I was looking for the crease where I was meant to build a bridge with stones, maybe a tower, like Babel, from the inside of you to me.
My hands searched yours to find the ripeness of you soul. I caught your laughter in the palm of my hand and it was a familiar pattern.
I think my hands were born for this.
What secrets lie underneath your skin? What love? I took a piece of you that day and embedded it in the crease of my palm,
between my fingers. I breathed you in, watched you saturate into my palms
Your soul sank into my creases. Dripping, like slow jazz, into my hands.
I searched for the walls, ceilings, and floors. I traced the lines to my new family.
I thought…they are here, in between the lines around your knuckles, I saw them…
laughing and loving each other. I saw them—loving me, In my silence
I held a piece of your life and your soul that I planned to bring me home with me. I believe our hands have mingled in many lifetimes.
Abundant in their roots, why does the landscape conceal our splendor?
I'm lost in my self today, unlike I was for those three days —my body stretched over you.
When our hands rubbed together like two sticks, we started a fire, and you walked through my flames.
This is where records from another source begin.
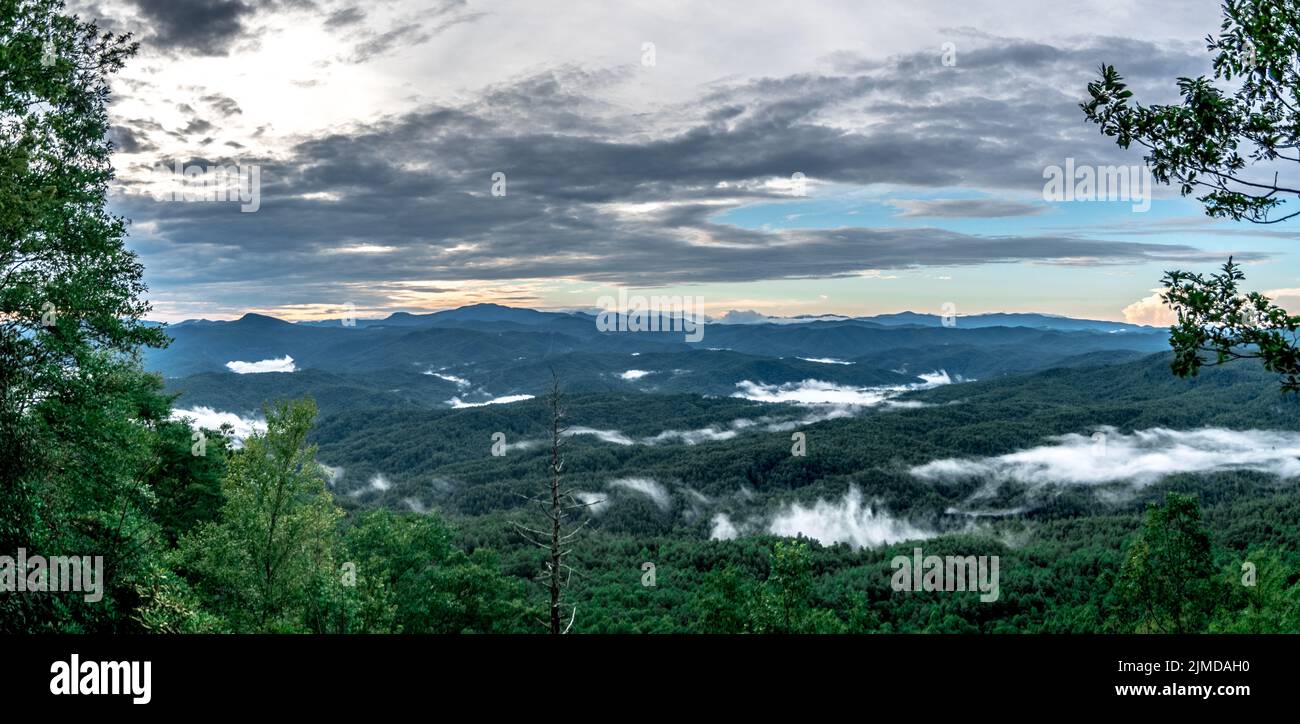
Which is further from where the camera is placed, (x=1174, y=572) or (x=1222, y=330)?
(x=1174, y=572)

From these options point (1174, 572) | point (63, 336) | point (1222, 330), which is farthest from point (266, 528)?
point (1174, 572)

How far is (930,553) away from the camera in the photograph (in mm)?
162875

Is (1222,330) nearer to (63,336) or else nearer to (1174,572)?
(63,336)

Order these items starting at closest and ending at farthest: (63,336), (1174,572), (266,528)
Answer: (63,336)
(266,528)
(1174,572)

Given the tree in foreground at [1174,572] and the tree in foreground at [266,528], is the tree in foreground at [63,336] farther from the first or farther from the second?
the tree in foreground at [1174,572]

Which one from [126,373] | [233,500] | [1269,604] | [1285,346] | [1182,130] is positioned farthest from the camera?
[1269,604]

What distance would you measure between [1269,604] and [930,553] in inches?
5392

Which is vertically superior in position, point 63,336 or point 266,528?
point 63,336

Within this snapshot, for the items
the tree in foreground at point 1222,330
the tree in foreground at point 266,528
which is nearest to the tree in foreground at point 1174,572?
the tree in foreground at point 1222,330

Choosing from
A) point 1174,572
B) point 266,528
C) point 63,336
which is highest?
point 63,336

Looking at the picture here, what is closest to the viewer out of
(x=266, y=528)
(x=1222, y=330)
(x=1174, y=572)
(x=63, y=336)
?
(x=1222, y=330)
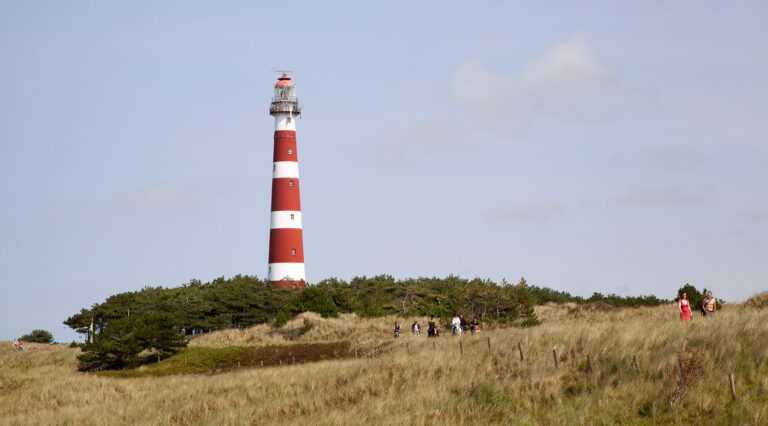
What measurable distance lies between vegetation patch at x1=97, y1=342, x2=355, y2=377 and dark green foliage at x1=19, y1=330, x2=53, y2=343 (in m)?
46.3

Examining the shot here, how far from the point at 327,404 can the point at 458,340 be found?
27.4ft

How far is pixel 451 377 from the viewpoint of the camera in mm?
30297

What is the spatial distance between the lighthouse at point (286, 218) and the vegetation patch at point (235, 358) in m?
19.0

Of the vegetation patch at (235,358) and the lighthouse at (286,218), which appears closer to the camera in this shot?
the vegetation patch at (235,358)

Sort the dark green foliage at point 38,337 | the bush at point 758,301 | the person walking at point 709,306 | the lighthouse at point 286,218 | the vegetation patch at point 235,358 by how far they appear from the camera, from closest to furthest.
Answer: the person walking at point 709,306, the bush at point 758,301, the vegetation patch at point 235,358, the lighthouse at point 286,218, the dark green foliage at point 38,337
You do not know how I've cried for us.
Now I stretch out my hands toward the sun in adoration of you. How do I count the loneliness?
In some other time when I had laid back quiet and young, I'd wished for you.
Now that I have found you, and we've breathed together as one body, the same body,
fingers crossed, palms pressed, and love stretched out in our hands: I know, "I'm never going to leave you."
I cried when you got on the plane.
As you moved from one place to the next, I looked at my hands: chapped, small, undiscovered, inhabited, and abandoned.
As I left the airport I looked up from my palms and carved you out of the sky.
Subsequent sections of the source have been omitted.